** Opening Document extract block **
All potentially with or without adjuvants.

Though it's maybe a bit simplistic for some complex pain today.

Modern approaches are more flexible.

You mentioned adjuvants.

What are adjuvant analgesic drugs and why are they so important now?

They're drugs added to the primary pain regimen.

Not typically thought of as analgesics themselves, but they provide synergistic effects.

Think antidepressants, anticonvulsants, corticosteroids.

And the goal is?

By adding them, we can often reduce the required opioid dose.

This helps minimize those severe opioid side effects, like respiratory depression and constipation, while still achieving good pain control.

Any tea examples?

Definitely.

Anticonvulsants like gabapentin and pregabalin, and certain antidepressants like amitryptaline.

These are often uniquely effective for managing neuropathic pain.

Nerve pain, which opioids alone frequently don't touch very well.

Right.

In terms of assessment itself, how do we make sure we get an accurate measure of something so subjective?
** Closing Document extract block **
** Opening Material supplied block **
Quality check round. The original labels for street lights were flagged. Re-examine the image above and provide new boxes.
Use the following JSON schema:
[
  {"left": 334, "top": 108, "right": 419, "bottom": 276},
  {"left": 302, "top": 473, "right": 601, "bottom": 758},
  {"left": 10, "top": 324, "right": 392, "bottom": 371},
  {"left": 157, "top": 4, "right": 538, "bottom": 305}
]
** Closing Material supplied block **
Prompt
Reproduce the entire excerpt on adjuvant analgesic drugs word for word. The data has no connection to the excerpt on adjuvant analgesic drugs.

Answer box
All potentially with or without adjuvants.

Though it's maybe a bit simplistic for some complex pain today.

Modern approaches are more flexible.

You mentioned adjuvants.

What are adjuvant analgesic drugs and why are they so important now?

They're drugs added to the primary pain regimen.

Not typically thought of as analgesics themselves, but they provide synergistic effects.

Think antidepressants, anticonvulsants, corticosteroids.

And the goal is?

By adding them, we can often reduce the required opioid dose.

This helps minimize those severe opioid side effects, like respiratory depression and constipation, while still achieving good pain control.

Any tea examples?

Definitely.

Anticonvulsants like gabapentin and pregabalin, and certain antidepressants like amitryptaline.

These are often uniquely effective for managing neuropathic pain.

Nerve pain, which opioids alone frequently don't touch very well.

Right.

In terms of assessment itself, how do we make sure we get an accurate measure of something so subjective?